Bryant was moved from Tangier jail to Rabat last month, raising expectations of an early release. But he was not named in the list of people receiving King's pardons on 9 July.

"We haven't heard any thing from anybody," says his father, Peter. "What is even worse is that it was Steve's birthday last week—a King's pardon would have been a good birthday present."

Steven Jacobi, the director of legal pressure group Fair Trials Abroad, says that there is still hope. "We believe that someone will eventually see sense about the case and he will be released," he says. "But we can't tell when."

However, the British Embassy in Rabat says: "The official line is that there are to be no pardons for drug offences."
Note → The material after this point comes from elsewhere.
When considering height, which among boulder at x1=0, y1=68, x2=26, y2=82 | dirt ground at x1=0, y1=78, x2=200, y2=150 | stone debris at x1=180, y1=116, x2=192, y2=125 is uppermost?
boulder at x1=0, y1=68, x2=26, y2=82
The Embassy in Tangier says it usually knows if a prisoner is to be released because of the fines involved. No such information has been forthcoming in Bryant's case, says a spokeswoman. "A King's pardon can be seen as a totally arbitrary decision," she adds, "but it is not very likely in Bryant's case."

Bryant has spent the past three years in prison after being convicted of carrying cannabis in a load of squid picked up from a Moroccan factory.

He has always maintained that he was set up by a drugs gang.

Jacobi stresses that the fight for Steve's release will continue. He wants to make the situation in Morocco a prime example of where the new Labour Government should be looking at human rights.

Two weeks ago Jacobi, who wants the Government to call for Bryant's pardon, sent out a memorandum about the case to MPs. "What we can do is nothing compared to what can be done politically," he says.